2008年11月19日水曜日

最近の小商い挿絵仕事・08年11月ーその2

双葉社「小説推理」で連載中の山田正樹『復活するは我にあり』の挿画仕事6回目。

主人公は、脊髄に腫瘍ができ、全身の神経が麻痺しつつある「車椅子の不屈の経営者」と呼ばれる権藤隆一。謎の男の挑発に乗り、ベトナム・ハイフォンから船に乗り込んだところ、南シナ海上でその船は「環境テロリスト」を名乗るグループにハイジャックされる。そして、中国軍ヘリがやってきて、コマンド隊員V.S.ハイジャッカーの「ドンパチ」があって、権藤もハイテク車椅子「アイボット」を駆って活躍したりと、派手なアクションシーンが今回も続く。

こういうアクション物に銃器はつきもので、またこういうアクション物は詳細な使用銃器の説明がつく。こういうアクション物は「銃器オタク」の方々にとっては堪えられないわけで、こういうアクション物の銃器のイラストを描くには、適当にこれでいいや、というわけにはいかない。

銃器関係の資料はウェブにごまんとあり、銃器オタクの方々の世界は想像するに深く広い。普段は市役所の出納係かなんかを勤めているが、休日は迷彩服を着込み、郊外でエアガンを撃ちまくっているような方々が、けっこういらっしゃるのではないだろうか。

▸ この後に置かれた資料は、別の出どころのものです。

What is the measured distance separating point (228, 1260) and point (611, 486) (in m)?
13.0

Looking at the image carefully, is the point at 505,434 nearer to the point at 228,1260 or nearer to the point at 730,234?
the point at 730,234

やったらハマる、ような気がしないでもない。



挿画1点目:権藤がゴーグルを通して見たバーチャル映像「サブマシンガンの引き金がフルオート射撃に絞られる——というのがそのグラデーションの最極北に位置している。最も赤い。そこ(、、)に向かって二人の人さし指がじりじり赤みを増していく……」という部分のイメージ。中国軍コマンドーが使用したこのサブマシンガンはドイツのH&K社製、MP5、フルオートで9ミリ弾をズダダダダ、とばらまくことができる。


挿画2点目:コマンドーによって窮地に追いつめられたハイジャッカーが放り投げたオートマチックを、物語当初から主要な登場人物になるのでは、という伏線があった船室ボーイである「秋本少年」が受け取るシーンのイメージ。このオートマチックはオーストリア、グロック社製、グロック17。現代の小型銃器は使いやすさを考えてか、プラスティックを多様するそうで、この拳銃もそうみたい。オモチャっぽい、けど本物、というのはある意味、余計アブナイ感じがする。